American anthropologist

John Adair (1913 in Memphis, Tennessee - December 14, 1997 in San Francisco, California), was an American anthropologist best known for work in visual anthropology but also very much involved and interested in applied anthropology.

After serving in World War II, he moved to the University of New Mexico to finish his graduate studies, becoming the university's first doctoral candidate in anthropology in 1948. Adair than moved to Zuni with his pregnant wife Casey and their son. His sole purpose of moving to Zuni was to gather information that he could use in his dissertation, "The Veterans of World War II at Zuni Pueblo", which was never published.

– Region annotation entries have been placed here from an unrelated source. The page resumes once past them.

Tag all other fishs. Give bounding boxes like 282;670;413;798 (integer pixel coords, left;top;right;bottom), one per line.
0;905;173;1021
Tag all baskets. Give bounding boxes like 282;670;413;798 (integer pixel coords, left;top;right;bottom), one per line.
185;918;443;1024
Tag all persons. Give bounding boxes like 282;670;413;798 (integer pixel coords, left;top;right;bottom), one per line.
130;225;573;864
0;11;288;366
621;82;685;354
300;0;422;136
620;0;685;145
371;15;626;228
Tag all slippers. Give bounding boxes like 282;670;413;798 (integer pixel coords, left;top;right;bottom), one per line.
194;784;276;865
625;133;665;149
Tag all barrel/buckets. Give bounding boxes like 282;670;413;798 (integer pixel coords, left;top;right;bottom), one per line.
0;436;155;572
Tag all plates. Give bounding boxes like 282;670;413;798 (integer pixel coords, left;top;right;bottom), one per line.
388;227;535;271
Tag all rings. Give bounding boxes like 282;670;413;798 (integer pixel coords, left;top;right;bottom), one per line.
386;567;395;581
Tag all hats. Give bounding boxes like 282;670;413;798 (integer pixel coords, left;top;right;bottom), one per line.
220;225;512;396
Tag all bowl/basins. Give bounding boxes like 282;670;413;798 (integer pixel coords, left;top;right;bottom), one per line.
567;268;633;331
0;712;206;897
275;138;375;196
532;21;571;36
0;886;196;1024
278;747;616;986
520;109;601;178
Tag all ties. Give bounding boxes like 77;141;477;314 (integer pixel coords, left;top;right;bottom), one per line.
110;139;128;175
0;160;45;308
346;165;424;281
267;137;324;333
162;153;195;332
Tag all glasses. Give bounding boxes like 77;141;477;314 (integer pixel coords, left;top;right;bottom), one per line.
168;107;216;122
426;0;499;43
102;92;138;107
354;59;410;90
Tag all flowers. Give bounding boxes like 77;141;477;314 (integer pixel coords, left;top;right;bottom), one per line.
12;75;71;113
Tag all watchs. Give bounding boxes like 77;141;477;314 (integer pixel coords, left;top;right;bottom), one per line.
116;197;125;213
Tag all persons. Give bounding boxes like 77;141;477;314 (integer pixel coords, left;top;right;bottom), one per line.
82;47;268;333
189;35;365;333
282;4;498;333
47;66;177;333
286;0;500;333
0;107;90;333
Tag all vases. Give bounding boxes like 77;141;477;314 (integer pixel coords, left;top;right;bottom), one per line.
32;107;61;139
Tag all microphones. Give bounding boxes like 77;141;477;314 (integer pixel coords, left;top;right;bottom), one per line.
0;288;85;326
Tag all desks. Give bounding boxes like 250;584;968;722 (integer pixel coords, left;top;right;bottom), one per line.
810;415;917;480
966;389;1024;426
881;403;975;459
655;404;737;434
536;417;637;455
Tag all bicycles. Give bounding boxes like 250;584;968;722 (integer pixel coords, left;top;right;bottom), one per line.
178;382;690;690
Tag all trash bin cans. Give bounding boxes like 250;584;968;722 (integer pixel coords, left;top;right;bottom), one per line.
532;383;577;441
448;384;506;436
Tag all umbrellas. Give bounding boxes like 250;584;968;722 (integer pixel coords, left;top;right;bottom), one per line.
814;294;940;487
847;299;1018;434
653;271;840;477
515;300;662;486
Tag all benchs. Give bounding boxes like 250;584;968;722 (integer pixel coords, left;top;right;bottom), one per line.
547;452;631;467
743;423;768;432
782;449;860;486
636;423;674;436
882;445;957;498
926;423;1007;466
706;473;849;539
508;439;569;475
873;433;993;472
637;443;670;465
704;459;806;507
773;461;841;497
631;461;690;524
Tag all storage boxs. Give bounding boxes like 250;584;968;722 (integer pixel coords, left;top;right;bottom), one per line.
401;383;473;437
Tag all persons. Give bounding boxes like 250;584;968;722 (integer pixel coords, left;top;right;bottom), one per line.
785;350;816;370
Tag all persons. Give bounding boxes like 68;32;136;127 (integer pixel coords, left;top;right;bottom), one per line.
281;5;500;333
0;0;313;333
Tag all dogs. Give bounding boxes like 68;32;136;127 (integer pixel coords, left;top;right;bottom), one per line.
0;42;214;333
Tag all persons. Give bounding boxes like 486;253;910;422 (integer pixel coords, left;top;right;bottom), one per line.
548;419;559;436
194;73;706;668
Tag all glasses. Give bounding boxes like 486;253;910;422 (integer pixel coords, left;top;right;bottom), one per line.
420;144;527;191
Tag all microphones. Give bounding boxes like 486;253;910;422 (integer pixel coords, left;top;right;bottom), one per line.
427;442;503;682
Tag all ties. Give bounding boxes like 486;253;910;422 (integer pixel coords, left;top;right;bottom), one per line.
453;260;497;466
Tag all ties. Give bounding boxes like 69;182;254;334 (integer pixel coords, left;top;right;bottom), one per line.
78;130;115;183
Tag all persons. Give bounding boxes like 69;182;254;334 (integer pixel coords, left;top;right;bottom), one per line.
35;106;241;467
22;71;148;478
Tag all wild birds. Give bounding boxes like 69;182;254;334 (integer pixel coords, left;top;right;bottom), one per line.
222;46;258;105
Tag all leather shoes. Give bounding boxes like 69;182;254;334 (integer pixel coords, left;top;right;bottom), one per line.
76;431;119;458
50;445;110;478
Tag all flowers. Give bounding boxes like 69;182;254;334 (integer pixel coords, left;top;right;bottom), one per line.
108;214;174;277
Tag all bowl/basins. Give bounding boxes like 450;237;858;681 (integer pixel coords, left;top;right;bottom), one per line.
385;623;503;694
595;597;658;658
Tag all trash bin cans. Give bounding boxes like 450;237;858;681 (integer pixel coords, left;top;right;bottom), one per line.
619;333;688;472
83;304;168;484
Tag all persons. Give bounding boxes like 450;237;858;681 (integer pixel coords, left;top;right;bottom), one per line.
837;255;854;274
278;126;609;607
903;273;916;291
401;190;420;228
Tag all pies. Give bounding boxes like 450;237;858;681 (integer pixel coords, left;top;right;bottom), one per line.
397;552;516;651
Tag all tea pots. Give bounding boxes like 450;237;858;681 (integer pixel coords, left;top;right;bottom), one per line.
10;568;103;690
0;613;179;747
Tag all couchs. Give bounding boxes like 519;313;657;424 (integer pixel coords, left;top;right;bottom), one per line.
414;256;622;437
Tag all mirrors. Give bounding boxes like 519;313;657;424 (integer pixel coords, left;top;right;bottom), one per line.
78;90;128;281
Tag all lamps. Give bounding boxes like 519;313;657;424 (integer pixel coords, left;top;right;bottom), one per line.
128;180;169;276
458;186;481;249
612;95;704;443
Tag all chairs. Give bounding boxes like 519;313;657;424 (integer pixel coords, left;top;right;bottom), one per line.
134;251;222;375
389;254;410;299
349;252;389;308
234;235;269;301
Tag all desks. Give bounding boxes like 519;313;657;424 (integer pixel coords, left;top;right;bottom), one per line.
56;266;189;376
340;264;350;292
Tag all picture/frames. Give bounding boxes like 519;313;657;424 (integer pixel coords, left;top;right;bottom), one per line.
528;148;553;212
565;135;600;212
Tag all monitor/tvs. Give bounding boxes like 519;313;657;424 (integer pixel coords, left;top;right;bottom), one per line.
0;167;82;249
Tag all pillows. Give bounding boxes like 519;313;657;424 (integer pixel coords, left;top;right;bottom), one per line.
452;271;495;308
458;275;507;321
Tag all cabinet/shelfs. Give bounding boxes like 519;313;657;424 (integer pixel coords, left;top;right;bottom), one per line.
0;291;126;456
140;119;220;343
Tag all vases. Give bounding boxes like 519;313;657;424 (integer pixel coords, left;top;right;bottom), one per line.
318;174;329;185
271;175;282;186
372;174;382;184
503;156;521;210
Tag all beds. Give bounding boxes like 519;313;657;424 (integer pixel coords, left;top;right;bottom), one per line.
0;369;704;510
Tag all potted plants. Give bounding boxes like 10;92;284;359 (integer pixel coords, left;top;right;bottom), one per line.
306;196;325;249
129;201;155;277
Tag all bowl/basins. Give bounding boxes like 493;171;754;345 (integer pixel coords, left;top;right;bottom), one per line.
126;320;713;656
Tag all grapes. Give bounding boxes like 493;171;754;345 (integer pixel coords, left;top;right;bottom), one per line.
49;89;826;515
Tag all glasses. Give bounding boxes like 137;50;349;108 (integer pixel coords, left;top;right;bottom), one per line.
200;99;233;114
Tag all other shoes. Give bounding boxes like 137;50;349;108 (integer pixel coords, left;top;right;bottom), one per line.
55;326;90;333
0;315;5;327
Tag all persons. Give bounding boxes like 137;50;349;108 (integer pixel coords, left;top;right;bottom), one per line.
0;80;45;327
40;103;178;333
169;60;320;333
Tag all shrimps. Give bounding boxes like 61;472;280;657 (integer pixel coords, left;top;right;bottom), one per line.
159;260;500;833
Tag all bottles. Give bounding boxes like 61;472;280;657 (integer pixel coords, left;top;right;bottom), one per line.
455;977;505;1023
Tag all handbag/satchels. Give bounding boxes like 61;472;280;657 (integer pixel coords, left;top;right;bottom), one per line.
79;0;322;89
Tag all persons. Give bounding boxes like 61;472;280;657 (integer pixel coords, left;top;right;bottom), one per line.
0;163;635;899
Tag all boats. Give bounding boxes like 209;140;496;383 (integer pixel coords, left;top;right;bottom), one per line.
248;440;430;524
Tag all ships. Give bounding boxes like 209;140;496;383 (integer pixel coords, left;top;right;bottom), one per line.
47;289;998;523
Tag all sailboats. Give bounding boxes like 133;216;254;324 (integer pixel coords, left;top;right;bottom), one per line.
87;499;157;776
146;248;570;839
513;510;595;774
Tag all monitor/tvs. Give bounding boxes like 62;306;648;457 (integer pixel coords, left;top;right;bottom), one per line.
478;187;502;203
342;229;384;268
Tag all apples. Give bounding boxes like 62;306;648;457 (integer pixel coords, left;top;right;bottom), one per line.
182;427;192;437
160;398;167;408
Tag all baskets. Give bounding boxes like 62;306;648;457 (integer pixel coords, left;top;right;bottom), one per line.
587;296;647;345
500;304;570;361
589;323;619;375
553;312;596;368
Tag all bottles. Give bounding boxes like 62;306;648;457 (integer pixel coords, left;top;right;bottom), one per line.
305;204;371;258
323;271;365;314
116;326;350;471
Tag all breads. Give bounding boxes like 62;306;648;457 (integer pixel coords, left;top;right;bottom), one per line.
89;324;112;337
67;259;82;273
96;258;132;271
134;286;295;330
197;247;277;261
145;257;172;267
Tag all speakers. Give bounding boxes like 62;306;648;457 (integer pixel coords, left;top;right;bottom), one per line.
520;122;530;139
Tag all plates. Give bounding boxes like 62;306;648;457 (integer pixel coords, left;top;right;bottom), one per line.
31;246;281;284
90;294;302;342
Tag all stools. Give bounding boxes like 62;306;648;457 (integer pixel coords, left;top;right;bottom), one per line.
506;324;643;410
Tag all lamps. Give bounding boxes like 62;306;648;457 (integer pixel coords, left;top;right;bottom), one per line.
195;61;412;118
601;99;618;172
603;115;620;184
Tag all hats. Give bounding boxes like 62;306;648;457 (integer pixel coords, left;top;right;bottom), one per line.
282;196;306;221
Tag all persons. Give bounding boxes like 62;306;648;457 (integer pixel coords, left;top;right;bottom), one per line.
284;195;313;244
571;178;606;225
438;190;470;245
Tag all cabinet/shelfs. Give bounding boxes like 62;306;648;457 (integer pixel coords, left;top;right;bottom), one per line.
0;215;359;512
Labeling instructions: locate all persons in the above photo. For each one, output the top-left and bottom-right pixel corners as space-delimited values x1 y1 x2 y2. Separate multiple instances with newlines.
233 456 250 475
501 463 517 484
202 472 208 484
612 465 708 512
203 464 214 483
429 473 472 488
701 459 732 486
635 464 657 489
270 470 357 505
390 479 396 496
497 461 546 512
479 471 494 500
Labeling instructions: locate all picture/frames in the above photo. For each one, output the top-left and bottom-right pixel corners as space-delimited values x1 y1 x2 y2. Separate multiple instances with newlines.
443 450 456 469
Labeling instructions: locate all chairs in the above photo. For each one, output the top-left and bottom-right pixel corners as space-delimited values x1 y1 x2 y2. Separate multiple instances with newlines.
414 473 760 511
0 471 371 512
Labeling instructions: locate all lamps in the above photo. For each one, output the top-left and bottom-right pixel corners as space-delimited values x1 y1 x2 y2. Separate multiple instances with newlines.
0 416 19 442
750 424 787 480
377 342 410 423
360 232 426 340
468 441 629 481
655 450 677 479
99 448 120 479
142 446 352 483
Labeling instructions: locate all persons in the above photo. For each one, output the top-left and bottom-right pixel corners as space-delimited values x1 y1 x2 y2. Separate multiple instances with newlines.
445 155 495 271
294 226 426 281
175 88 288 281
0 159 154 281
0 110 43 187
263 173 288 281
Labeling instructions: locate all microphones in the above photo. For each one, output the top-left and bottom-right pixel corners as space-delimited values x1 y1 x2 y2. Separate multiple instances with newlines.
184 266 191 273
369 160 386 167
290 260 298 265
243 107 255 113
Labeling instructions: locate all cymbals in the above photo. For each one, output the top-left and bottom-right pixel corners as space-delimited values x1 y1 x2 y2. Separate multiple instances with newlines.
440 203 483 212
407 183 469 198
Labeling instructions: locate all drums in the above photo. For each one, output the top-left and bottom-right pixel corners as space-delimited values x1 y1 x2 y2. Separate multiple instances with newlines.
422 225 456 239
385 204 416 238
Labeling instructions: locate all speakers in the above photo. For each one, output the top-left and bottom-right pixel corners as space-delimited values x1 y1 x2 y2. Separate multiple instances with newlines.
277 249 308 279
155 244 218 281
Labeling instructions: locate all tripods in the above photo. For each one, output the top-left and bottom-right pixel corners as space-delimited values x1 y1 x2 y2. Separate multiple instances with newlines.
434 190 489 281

Cornell University hired him in 1948. The school asked him to teach a series of field seminars in the Southwest. The resulting studies in the Southwest were published as the book First Look at Strangers in 1959.

Adair joined the Cornell-Navajo Field Health Research Project at Many Farms, located on the Navajo Reservation in Arizona, working there as chief anthropologist from 1953 to 1960. He, along with many other anthropologists, played an important role in this project. They were asked to provide anthropological insight, perspectives, and methodologies. Adair and two other anthropologists published a report of the project in The People's Health in 1970 and later revised the report in 1988.

Adair worked with the National Institute of Mental Health (NIMH) from 1961 to 1964. At the conclusion of his work in the NIMH, he became Professor of Anthropology at San Francisco State University, where he remained until his retirement in 1978.

He is also known for the 1972 book, Through Navajo Eyes: An Exploration in Film Communication and Anthropology, which he co-authored with Sol Worth.